Goldenrod.lm<-lm(Wall03 ~ Gdiam03, data=Goldenrod)
plot(Goldenrod.lm, which=1)
part a: Check for a positive correlation in 2003
SOLUTION: From the scatterplot and least squares regression line we created, we can observe a positive relationship between stem diameter and gall diameter in 2003.

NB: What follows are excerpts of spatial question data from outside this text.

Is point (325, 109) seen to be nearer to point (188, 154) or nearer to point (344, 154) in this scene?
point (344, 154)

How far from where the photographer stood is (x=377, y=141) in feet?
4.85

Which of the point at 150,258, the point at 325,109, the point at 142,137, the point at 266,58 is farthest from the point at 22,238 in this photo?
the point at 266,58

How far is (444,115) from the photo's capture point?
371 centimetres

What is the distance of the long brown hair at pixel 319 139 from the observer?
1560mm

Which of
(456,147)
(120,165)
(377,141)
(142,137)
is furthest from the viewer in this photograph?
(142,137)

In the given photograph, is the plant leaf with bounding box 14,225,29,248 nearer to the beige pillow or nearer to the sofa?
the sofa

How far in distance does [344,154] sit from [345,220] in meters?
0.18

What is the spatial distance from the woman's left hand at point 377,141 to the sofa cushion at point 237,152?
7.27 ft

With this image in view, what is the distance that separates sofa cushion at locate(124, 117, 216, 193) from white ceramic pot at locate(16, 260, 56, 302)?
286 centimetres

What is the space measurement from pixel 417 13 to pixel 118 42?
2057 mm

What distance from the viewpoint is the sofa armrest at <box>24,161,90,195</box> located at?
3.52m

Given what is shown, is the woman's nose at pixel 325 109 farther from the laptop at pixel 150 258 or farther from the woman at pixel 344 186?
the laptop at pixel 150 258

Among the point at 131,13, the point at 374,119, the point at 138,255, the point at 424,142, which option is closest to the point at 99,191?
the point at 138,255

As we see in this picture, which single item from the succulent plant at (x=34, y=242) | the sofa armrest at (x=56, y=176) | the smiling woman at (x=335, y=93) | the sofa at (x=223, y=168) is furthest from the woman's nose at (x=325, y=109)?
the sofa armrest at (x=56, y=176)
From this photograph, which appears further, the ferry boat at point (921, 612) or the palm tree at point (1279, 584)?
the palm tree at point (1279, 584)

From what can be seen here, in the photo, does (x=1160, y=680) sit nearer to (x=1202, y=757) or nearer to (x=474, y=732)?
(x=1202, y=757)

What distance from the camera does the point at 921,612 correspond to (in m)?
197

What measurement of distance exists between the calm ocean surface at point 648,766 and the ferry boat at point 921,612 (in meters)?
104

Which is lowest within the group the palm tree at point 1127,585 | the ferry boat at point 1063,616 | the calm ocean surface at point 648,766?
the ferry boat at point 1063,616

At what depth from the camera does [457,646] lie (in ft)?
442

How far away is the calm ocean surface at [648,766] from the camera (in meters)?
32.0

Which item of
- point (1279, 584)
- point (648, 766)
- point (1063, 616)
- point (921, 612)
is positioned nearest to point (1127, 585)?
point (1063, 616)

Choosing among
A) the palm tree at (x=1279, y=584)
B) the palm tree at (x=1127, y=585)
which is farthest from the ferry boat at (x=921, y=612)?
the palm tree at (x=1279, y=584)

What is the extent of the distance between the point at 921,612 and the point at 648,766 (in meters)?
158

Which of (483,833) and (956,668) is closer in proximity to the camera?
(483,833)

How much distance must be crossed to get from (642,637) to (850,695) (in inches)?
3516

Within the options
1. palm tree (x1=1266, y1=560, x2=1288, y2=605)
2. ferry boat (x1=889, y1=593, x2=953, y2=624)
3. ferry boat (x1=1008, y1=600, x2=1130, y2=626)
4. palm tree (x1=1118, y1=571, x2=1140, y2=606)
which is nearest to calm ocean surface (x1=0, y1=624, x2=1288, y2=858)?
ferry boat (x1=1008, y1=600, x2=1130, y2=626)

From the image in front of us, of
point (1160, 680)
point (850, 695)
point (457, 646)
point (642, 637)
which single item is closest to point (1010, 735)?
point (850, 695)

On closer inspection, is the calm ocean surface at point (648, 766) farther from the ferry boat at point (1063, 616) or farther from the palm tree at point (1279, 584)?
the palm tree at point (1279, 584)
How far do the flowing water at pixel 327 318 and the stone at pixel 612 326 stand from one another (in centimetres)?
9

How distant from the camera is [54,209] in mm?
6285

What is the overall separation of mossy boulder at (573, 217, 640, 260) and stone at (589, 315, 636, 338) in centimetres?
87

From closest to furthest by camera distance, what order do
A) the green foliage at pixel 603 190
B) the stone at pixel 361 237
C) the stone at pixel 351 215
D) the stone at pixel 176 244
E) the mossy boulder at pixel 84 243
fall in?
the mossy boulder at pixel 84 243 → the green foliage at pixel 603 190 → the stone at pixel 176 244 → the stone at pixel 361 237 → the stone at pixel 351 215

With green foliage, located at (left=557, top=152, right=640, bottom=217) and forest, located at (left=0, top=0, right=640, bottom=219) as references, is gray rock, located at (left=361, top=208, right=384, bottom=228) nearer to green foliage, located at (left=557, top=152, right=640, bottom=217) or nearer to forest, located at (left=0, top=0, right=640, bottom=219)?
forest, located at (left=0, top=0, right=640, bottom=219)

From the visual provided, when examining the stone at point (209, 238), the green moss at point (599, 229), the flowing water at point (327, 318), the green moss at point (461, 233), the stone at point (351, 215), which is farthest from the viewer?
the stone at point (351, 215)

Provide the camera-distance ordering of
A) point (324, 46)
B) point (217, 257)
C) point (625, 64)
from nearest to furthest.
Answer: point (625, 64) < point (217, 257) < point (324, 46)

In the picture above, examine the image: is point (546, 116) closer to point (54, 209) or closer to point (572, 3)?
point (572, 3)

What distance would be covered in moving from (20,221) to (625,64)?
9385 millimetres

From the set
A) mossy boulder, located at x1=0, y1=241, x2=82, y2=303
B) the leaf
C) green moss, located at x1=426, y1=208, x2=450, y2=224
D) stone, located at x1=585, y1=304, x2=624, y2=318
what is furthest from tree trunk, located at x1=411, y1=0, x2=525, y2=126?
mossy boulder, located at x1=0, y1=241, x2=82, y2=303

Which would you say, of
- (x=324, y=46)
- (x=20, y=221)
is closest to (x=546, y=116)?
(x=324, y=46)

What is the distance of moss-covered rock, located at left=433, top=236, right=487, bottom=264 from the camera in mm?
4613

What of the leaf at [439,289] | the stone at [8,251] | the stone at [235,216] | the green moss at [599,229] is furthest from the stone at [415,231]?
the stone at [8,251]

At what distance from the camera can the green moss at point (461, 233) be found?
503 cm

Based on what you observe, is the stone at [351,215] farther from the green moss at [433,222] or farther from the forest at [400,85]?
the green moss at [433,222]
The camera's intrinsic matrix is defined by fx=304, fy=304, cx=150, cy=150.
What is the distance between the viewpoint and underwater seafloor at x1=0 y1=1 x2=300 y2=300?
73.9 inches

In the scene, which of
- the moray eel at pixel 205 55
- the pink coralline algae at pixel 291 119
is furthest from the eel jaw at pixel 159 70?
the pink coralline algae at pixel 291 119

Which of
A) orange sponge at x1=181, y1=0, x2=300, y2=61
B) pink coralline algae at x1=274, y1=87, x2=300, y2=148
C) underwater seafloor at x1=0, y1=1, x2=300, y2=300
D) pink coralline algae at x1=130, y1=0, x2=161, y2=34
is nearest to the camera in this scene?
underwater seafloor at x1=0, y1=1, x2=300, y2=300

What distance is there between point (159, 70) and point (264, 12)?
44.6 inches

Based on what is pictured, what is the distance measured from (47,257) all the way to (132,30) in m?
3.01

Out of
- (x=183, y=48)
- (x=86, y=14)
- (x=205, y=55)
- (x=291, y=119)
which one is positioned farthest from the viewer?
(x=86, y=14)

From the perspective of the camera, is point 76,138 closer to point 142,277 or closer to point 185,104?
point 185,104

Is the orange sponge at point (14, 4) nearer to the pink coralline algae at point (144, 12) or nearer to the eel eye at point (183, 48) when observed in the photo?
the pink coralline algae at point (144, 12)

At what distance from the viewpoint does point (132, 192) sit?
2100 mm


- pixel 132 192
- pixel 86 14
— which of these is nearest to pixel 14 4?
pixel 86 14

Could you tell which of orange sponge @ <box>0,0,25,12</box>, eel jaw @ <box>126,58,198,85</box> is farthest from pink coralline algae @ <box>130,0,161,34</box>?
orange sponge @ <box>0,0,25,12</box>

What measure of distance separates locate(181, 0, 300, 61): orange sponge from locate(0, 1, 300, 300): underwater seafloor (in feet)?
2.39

part b: Compare relationships with wall thickness
SOLUTION: From the scatterplots we created, in my opinion, gall diameter has a stronger linear association with wall thickness than stem diameter.Comparing two scatterplots, it is obvious that data in the wall thickness vs. gall diameter scatterplot forms a linear correlation than those in wall thickness vs. stem diameter.
part c: Fit a least squares line and report it
SOLUTION: The least squares line has demonstrated a postive relationship between both wall thickness and gall diameter and wall thickness and stem diameter.
part d: Find fitted value and residual for first observation
SOLUTION: Fitted model: y=-1.052+0.368x For the first observation, the observed value is (9.10, 3.30). Fitted value: y=-1.052+0.368*9.10=2.2968 Residual=observed-fitted= 3.30-2.2968= 1.00
part e: Report value of a typical residual (Hint: this is a value in the output that helps to assess model fit.)
SOLUTION: I am not entirely sure about this question. In my opinion, there exists numerous typical residuals. In the Fitted vs. Residual graph I created, the red line contains all typical residuals.